W 37. minucie udany kontratak przeprowadzili zawodnicy McDermotta. Po dośrodkowaniu Garatha McCleary'ego piłkę głową uderzał Noel Hunt, futbolówka odbiła się jeszcze od słupka i Martinez musiał ją wyciągać z siatki po raz czwarty
W ostatniej minucie pierwszej połowy Theo Walcott zmniejszył stratę do trzech goli. Całą akcję rozpoczął Andriej Arszawin, który zagrał do Anglika, ten natomiast nie miał większych problemów z pokonaniem Federiciego w sytuacji sam na sam.
Od początku drugiej połowy Kanonierzy zaprezentowali całkowicie innej podejście do meczu i od pierwszych minut rzucili się ze szturmowymi atakami na Reading.
Na gola musieliśmy jednak czekać do 65. minuty, kiedy to po świetnie wykonanym przez Theo Walcotta rzucie rożnym do bramki trafił Olivier Giroud, który pojawił się na boisku minutę wcześniej.
Przez kolejne minuty podopieczni Wengera nadal starali się zyskać przewagę nad przeciwnikiem, ale za nic nie mogli pokonać Federiciego. Dwukrotnie bliski szczęścia był Giroud, ale golkiper Reading popisał się dobrymi interwencjami.
Nadzieje kibiców powoli gasły, jednak w 89. minucie kolejny rzut rożny na bramkę zamienili Kanonierzy.

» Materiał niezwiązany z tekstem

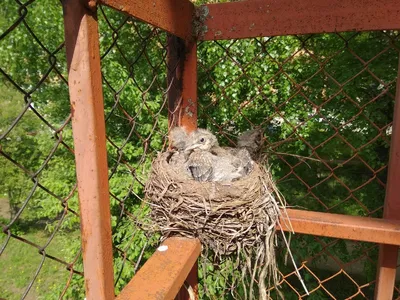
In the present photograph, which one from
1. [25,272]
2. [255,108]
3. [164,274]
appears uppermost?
[255,108]

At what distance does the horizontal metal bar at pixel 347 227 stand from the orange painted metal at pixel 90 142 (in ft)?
2.56

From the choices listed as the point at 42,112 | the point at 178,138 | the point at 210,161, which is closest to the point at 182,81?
the point at 178,138

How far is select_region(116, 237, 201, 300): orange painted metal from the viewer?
0.92 metres

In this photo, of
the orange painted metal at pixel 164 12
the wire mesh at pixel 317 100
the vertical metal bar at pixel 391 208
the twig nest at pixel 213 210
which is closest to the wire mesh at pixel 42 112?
the twig nest at pixel 213 210

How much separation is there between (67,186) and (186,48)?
14.9 feet

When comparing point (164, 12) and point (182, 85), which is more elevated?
point (164, 12)

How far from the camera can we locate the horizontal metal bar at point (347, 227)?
1.23 metres

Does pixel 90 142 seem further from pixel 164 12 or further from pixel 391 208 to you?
pixel 391 208

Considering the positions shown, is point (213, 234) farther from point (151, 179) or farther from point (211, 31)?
point (211, 31)

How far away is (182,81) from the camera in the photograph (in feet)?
4.86

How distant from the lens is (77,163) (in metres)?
0.84

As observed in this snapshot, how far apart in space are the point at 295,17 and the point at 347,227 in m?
0.82

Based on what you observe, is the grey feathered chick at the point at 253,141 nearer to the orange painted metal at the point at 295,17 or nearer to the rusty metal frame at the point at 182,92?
the rusty metal frame at the point at 182,92

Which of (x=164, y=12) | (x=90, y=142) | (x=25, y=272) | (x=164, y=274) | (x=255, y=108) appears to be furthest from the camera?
(x=25, y=272)
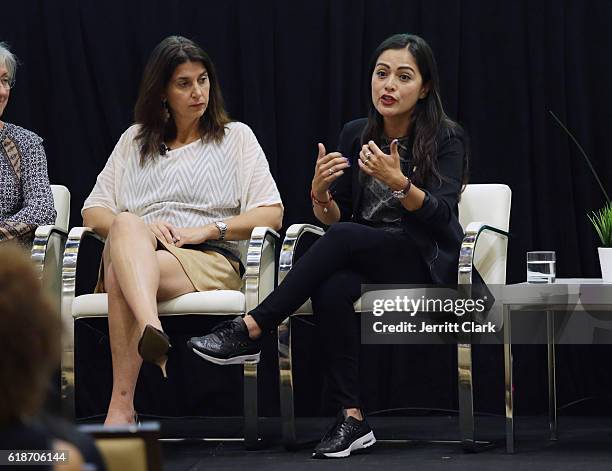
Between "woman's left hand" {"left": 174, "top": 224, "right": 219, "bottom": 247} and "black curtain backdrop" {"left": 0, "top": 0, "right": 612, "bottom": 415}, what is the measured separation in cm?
68

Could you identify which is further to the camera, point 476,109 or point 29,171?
point 476,109

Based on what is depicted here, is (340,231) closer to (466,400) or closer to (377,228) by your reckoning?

Z najbliższej odległości Federiciego pokonał Laurent Koscielny.
W doliczonym czasie gry stał się prawdziwy cud. Po cudownej kontrze podopiecznych Wengera uderzał Theo Walcott, piłkę z linii wybijał defensor Reading i nie wiadomo było, czy przekroczyła ona linię bramkowej pełnym obwodem, ale ostatecznie do dobitki dobiegł Carl Jenkinson i umieścił ją w siatce, wyrównując stan spotkania na 4-4.
Po kilku minutach burzliwych dyskusji graczy Reading z arbitrami rozpoczęliśmy dogrywkę.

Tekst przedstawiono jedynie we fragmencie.